**Description of the task**
All of the records below need to be copied exactly.

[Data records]
* begin *
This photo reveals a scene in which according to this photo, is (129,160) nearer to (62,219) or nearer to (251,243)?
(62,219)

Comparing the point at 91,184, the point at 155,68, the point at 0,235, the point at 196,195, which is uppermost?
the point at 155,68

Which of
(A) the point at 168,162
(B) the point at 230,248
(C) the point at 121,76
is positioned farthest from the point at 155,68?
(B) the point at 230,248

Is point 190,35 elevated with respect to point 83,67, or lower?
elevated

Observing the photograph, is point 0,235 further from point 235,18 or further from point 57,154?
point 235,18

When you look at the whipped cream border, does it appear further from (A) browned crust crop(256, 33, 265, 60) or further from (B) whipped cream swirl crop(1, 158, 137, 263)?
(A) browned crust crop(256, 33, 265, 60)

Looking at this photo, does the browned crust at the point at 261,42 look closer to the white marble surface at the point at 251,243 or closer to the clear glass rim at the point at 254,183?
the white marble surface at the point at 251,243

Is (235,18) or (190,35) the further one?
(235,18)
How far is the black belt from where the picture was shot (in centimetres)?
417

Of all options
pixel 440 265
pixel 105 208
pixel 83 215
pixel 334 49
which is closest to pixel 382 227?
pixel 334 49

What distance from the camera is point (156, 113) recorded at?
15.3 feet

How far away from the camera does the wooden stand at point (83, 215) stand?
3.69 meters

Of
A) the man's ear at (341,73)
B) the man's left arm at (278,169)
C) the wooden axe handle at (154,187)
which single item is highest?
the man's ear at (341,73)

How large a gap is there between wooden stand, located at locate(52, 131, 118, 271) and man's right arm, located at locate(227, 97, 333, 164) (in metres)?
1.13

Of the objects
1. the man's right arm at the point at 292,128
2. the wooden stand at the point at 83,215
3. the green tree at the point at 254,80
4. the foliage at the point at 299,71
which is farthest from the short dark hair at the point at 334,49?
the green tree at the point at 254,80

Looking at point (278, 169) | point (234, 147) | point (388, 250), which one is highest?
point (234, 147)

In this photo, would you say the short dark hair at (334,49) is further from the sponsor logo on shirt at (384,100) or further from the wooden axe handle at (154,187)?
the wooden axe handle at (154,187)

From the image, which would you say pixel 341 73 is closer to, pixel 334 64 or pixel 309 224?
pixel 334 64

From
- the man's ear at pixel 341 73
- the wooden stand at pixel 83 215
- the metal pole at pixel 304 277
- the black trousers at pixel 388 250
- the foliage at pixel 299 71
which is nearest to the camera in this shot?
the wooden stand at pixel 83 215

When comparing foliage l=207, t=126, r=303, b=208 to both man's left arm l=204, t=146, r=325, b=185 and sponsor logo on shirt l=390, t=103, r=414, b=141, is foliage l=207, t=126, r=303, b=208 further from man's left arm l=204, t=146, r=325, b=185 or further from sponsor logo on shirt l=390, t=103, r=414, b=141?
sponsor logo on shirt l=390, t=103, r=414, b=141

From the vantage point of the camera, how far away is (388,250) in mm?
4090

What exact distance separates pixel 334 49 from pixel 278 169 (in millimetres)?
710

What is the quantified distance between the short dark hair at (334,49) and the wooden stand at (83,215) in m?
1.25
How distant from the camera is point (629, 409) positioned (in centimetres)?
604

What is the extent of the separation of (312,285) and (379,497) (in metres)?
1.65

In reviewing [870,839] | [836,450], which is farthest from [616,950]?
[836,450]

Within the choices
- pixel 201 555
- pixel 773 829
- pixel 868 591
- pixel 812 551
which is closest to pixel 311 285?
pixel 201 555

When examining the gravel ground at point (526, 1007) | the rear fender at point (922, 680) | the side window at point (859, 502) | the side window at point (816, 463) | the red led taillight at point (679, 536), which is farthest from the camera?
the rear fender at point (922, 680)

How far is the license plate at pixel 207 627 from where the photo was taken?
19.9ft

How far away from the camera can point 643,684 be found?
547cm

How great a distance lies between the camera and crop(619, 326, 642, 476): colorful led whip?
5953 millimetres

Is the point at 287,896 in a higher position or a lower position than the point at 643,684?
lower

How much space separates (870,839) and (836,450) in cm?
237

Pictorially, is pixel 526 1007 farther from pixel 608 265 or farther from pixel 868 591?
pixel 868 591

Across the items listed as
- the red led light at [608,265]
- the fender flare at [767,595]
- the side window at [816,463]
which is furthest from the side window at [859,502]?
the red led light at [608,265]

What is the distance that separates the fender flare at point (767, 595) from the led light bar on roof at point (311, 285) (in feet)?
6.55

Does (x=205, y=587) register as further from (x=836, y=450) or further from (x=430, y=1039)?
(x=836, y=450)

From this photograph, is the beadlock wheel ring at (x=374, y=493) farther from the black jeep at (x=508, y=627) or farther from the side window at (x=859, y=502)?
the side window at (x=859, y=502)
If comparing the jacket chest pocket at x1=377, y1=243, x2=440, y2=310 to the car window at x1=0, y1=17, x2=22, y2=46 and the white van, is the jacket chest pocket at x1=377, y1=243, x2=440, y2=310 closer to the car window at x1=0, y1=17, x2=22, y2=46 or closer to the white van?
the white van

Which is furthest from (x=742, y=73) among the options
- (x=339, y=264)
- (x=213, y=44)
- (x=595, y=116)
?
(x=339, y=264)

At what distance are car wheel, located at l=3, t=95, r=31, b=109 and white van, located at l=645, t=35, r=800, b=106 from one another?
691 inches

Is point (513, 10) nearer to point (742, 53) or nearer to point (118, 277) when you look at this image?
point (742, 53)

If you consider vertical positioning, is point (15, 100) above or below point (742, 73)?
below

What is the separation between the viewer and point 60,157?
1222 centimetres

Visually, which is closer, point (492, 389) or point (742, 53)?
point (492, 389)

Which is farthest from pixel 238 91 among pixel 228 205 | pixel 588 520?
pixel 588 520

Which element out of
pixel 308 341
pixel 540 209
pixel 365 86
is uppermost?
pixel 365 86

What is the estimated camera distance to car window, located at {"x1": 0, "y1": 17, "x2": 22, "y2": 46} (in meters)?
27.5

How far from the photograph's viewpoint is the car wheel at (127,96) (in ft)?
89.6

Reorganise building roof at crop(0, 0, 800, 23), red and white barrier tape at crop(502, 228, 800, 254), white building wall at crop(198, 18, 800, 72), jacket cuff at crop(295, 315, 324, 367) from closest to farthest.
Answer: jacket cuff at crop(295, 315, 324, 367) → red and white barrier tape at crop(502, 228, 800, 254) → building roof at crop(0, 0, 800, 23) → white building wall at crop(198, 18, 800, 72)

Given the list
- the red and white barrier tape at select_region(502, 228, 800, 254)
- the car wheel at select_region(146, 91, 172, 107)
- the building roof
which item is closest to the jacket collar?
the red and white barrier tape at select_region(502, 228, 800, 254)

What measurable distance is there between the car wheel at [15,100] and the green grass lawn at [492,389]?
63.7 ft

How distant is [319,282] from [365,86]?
* end *
**Response below**
This photo reveals a scene in which according to this photo, is (129,160) nearer to (62,219) or nearer to (251,243)?
(62,219)

Comparing the point at 91,184, the point at 155,68, the point at 0,235, the point at 196,195, which is uppermost?
the point at 155,68

Which of
(A) the point at 168,162
(B) the point at 230,248
(C) the point at 121,76
is positioned farthest from the point at 155,68?
(B) the point at 230,248

Is point 190,35 elevated with respect to point 83,67, or lower?
elevated

Observing the photograph, is point 0,235 further from point 235,18 or further from point 57,154?
point 235,18

When you look at the whipped cream border, does it appear further from (A) browned crust crop(256, 33, 265, 60) or further from (B) whipped cream swirl crop(1, 158, 137, 263)?
(A) browned crust crop(256, 33, 265, 60)

Looking at this photo, does the browned crust at the point at 261,42 look closer to the white marble surface at the point at 251,243 or closer to the clear glass rim at the point at 254,183?
the white marble surface at the point at 251,243

Is (235,18) or (190,35) the further one?
(235,18)
How far is the black belt from where the picture was shot (in centimetres)?
417

Of all options
pixel 440 265
pixel 105 208
pixel 83 215
pixel 334 49
which is closest to pixel 382 227?
pixel 334 49

What distance from the camera is point (156, 113) recorded at?
15.3 feet

How far away from the camera does the wooden stand at point (83, 215) stand?
3.69 meters

Of
A) the man's ear at (341,73)
B) the man's left arm at (278,169)
C) the wooden axe handle at (154,187)
which single item is highest?
the man's ear at (341,73)

How large a gap is there between wooden stand, located at locate(52, 131, 118, 271) and man's right arm, located at locate(227, 97, 333, 164) (in metres)?
1.13

Of the objects
1. the man's right arm at the point at 292,128
2. the wooden stand at the point at 83,215
3. the green tree at the point at 254,80
4. the foliage at the point at 299,71
which is farthest from the short dark hair at the point at 334,49?
the green tree at the point at 254,80

Looking at point (278, 169) | point (234, 147) | point (388, 250), which one is highest?
point (234, 147)

In this photo, would you say the short dark hair at (334,49) is further from the sponsor logo on shirt at (384,100) or further from the wooden axe handle at (154,187)?
the wooden axe handle at (154,187)

From the image, which would you say pixel 341 73 is closer to, pixel 334 64 or pixel 309 224?
pixel 334 64

From
- the man's ear at pixel 341 73
- the wooden stand at pixel 83 215
- the metal pole at pixel 304 277
- the black trousers at pixel 388 250
- the foliage at pixel 299 71
which is nearest to the camera in this shot?
the wooden stand at pixel 83 215

When comparing foliage l=207, t=126, r=303, b=208 to both man's left arm l=204, t=146, r=325, b=185 and sponsor logo on shirt l=390, t=103, r=414, b=141, is foliage l=207, t=126, r=303, b=208 further from man's left arm l=204, t=146, r=325, b=185 or further from sponsor logo on shirt l=390, t=103, r=414, b=141?
sponsor logo on shirt l=390, t=103, r=414, b=141

From the vantage point of the camera, how far away is (388,250) in mm?
4090

What exact distance separates pixel 334 49 from pixel 278 169 (in millimetres)?
710

What is the quantified distance between the short dark hair at (334,49) and the wooden stand at (83,215) in m?
1.25
How distant from the camera is point (629, 409) positioned (in centimetres)?
604

What is the extent of the separation of (312,285) and (379,497) (in metres)?
1.65

In reviewing [870,839] | [836,450], which is farthest from [616,950]?
[836,450]

Within the choices
- pixel 201 555
- pixel 773 829
- pixel 868 591
- pixel 812 551
which is closest to pixel 311 285?
pixel 201 555

When examining the gravel ground at point (526, 1007) | the rear fender at point (922, 680) | the side window at point (859, 502) | the side window at point (816, 463) | the red led taillight at point (679, 536), which is farthest from the camera?
the rear fender at point (922, 680)

How far is the license plate at pixel 207 627 from where the photo was taken?
19.9ft

How far away from the camera can point 643,684 be found?
547cm

How great a distance lies between the camera and crop(619, 326, 642, 476): colorful led whip?
5953 millimetres

Is the point at 287,896 in a higher position or a lower position than the point at 643,684?
lower

How much space separates (870,839) and (836,450) in cm?
237

Pictorially, is pixel 526 1007 farther from pixel 608 265 or farther from pixel 868 591?
pixel 868 591

Across the items listed as
- the red led light at [608,265]
- the fender flare at [767,595]
- the side window at [816,463]
which is furthest from the side window at [859,502]?
the red led light at [608,265]

What is the distance that separates the fender flare at point (767, 595) from the led light bar on roof at point (311, 285) (in feet)?
6.55

Does (x=205, y=587) register as further from (x=836, y=450) or further from (x=430, y=1039)?
(x=836, y=450)

From this photograph, is the beadlock wheel ring at (x=374, y=493) farther from the black jeep at (x=508, y=627) or farther from the side window at (x=859, y=502)?
the side window at (x=859, y=502)
If comparing the jacket chest pocket at x1=377, y1=243, x2=440, y2=310 to the car window at x1=0, y1=17, x2=22, y2=46 and the white van, is the jacket chest pocket at x1=377, y1=243, x2=440, y2=310 closer to the car window at x1=0, y1=17, x2=22, y2=46 or closer to the white van?
the white van

Which is furthest from (x=742, y=73) among the options
- (x=339, y=264)
- (x=213, y=44)
- (x=595, y=116)
?
(x=339, y=264)

At what distance are car wheel, located at l=3, t=95, r=31, b=109 and white van, located at l=645, t=35, r=800, b=106 from one another?
691 inches

Is point (513, 10) nearer to point (742, 53) or nearer to point (118, 277) when you look at this image?
point (742, 53)

If you consider vertical positioning, is point (15, 100) above or below point (742, 73)?
below

What is the separation between the viewer and point 60,157?
1222 centimetres

Visually, which is closer, point (492, 389) or point (742, 53)?
point (492, 389)

Which is farthest from pixel 238 91 among pixel 228 205 | pixel 588 520?
pixel 588 520

Which element out of
pixel 308 341
pixel 540 209
pixel 365 86
is uppermost?
pixel 365 86

What is the estimated camera distance to car window, located at {"x1": 0, "y1": 17, "x2": 22, "y2": 46} (in meters)?
27.5

How far from the photograph's viewpoint is the car wheel at (127,96) (in ft)?
89.6

Reorganise building roof at crop(0, 0, 800, 23), red and white barrier tape at crop(502, 228, 800, 254), white building wall at crop(198, 18, 800, 72), jacket cuff at crop(295, 315, 324, 367) from closest to farthest.
Answer: jacket cuff at crop(295, 315, 324, 367) → red and white barrier tape at crop(502, 228, 800, 254) → building roof at crop(0, 0, 800, 23) → white building wall at crop(198, 18, 800, 72)

Given the list
- the red and white barrier tape at select_region(502, 228, 800, 254)
- the car wheel at select_region(146, 91, 172, 107)
- the building roof
which item is closest to the jacket collar?
the red and white barrier tape at select_region(502, 228, 800, 254)

What measurable distance is there between the car wheel at [15,100] and the green grass lawn at [492,389]?
63.7 ft

How distant is [319,282] from [365,86]?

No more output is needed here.